■ GIVEN PROBLEM ■
Could you continue the text on centralized versus decentralized distribution, picking up right after its last sentence?

■ EXCERPTED TEXT ■
***

Integral Logistics Management — Operations Management and Supply Chain Management Within and Across Companies

3.1.2 Centralized Distribution Versus Decentralized Distribution

Intended learning outcomes: Differentiate between centralized distribution and decentralized distribution. Present features such as demand variety, need for efficient returns, and degree of customer involvement in picking up.

In a first approach and in analogy to production networks, it is possible to distinguish two fundamental types of distribution networks for delivery of a customer’s order.

In centralized distribution a customer order for a given product is fulfilled directly from the production plant or from one or a few of the manu­facturer’s central warehouses.
In decentralized distribution, the given product is stored in several decentralized warehouses or with (often independent) distributors, from where the customer order is fulfilled.

The advantages of centralized distribution, from a central ware­house or the manufacturing plant to the customer, are obvious: a bigger selection of products (which, in part, can also be made per customer order, that is, “assem­ble-to-order,” “make-to-order,” or even “engineer-to-order”), a gre­ater availability, and lower total costs for inventories, plants, and handling.

***

■ COLLECTED MATERIAL ■

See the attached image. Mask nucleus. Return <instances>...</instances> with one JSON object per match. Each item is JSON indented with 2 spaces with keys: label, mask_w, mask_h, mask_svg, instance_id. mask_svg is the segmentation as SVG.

***

■ ANSWER TO THIS EXERCISE ■
The advantages of decentralized distribution are also easy to see: shorter delivery lead times and a more efficient possibility for product returns (e.g., at the retailer’s site). Besides this, transport costs are somewhat lower: first, the decentralized warehouse, which is located nearer to the customer, can be served at lower cost, e.g., using large transport units and (full) truck­loads ((F)TL); second, a customer order comprising multiple articles can be bundled into a single delivery at the decentralized warehouse. Finally, order tracking is only needed between the decentralized warehouse and the customer; if the order is raised directly in the store, tracking may even prove unnecessary. Combined with the necessary exchange of information between the manufacturer and the decentralized warehouses, the total cost for information systems is generally lower than the costs of real-time order tracking between the manufacturer and customer.

The following features for designing distribution networks have proved to be important:

  • Demand volatility, as defined in Section 3.1.1
  • Demand variety: High demand variety means that customers demand many different products. For these products the demand volatility is mostly high as well.
  • Value density, as defined in Section 3.1.1
  • Customer tolerance time, as defined in Section 1.1.6. In global distribution, delivery lead time also includes the time for customs procedures, which can disadvantage centralized distribution.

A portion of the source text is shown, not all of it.